Exercise aim: Nothing but the lines from the one that contains "What is the distance separating" through the end of the listing should appear, set down exactly.
################
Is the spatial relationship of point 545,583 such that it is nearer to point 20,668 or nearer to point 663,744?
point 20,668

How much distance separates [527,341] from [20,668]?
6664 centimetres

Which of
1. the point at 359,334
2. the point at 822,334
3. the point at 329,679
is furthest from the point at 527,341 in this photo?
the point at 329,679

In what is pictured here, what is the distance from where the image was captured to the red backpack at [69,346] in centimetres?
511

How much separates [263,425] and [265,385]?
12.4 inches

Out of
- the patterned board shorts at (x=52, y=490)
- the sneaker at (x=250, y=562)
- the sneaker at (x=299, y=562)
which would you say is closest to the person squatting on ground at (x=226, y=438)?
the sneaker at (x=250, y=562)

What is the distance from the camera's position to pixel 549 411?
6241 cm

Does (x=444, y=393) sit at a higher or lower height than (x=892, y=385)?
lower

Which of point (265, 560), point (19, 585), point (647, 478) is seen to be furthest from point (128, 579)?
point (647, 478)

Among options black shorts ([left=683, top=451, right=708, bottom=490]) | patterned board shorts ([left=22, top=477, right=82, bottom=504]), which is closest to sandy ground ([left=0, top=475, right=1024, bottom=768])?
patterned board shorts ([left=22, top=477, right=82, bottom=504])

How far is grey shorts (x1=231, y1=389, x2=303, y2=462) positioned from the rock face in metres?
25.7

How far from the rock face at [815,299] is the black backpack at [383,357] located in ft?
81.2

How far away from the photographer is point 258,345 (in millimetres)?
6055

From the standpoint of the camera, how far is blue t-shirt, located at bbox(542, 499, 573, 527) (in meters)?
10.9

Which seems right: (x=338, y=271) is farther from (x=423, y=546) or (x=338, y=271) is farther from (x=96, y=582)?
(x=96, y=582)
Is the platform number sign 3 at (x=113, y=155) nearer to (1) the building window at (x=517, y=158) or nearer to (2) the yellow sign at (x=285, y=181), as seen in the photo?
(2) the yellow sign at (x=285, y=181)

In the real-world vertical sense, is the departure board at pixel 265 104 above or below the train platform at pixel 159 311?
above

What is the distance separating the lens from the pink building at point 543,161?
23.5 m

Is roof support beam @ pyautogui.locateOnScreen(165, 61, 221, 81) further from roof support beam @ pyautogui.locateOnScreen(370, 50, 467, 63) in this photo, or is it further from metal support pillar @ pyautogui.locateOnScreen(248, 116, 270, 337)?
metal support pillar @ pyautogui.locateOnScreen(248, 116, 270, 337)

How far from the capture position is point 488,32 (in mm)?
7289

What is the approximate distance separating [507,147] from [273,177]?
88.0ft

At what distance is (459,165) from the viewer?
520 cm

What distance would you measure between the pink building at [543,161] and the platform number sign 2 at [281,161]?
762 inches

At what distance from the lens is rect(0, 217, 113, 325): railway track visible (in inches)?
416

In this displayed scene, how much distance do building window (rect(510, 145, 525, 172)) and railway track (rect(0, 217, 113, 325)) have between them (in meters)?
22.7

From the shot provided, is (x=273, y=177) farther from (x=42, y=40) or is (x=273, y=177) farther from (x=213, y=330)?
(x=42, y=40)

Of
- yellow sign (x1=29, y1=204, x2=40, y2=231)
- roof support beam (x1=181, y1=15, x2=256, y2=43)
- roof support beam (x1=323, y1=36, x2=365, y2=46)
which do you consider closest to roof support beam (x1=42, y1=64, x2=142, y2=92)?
################
Answer below:
What is the distance separating the lens from the pink building at point 543,161?
23.5 m

Is roof support beam @ pyautogui.locateOnScreen(165, 61, 221, 81) further from roof support beam @ pyautogui.locateOnScreen(370, 50, 467, 63) in this photo, or is it further from metal support pillar @ pyautogui.locateOnScreen(248, 116, 270, 337)?
metal support pillar @ pyautogui.locateOnScreen(248, 116, 270, 337)

How far from the capture position is point 488,32 (in mm)?
7289

What is the approximate distance separating [507,147] from [273,177]?
88.0ft

At what distance is (459,165) from the viewer?
520 cm

What distance would you measure between the pink building at [543,161] and the platform number sign 2 at [281,161]?
762 inches

At what distance from the lens is rect(0, 217, 113, 325): railway track visible (in inches)?
416

In this displayed scene, how much distance do building window (rect(510, 145, 525, 172)) and railway track (rect(0, 217, 113, 325)) have between them (in meters)?
22.7

From the shot provided, is (x=273, y=177) farther from (x=42, y=40) or is (x=273, y=177) farther from (x=213, y=330)?
(x=42, y=40)

Of
- yellow sign (x1=29, y1=204, x2=40, y2=231)
- roof support beam (x1=181, y1=15, x2=256, y2=43)
- roof support beam (x1=323, y1=36, x2=365, y2=46)
which do you consider closest to roof support beam (x1=42, y1=64, x2=142, y2=92)?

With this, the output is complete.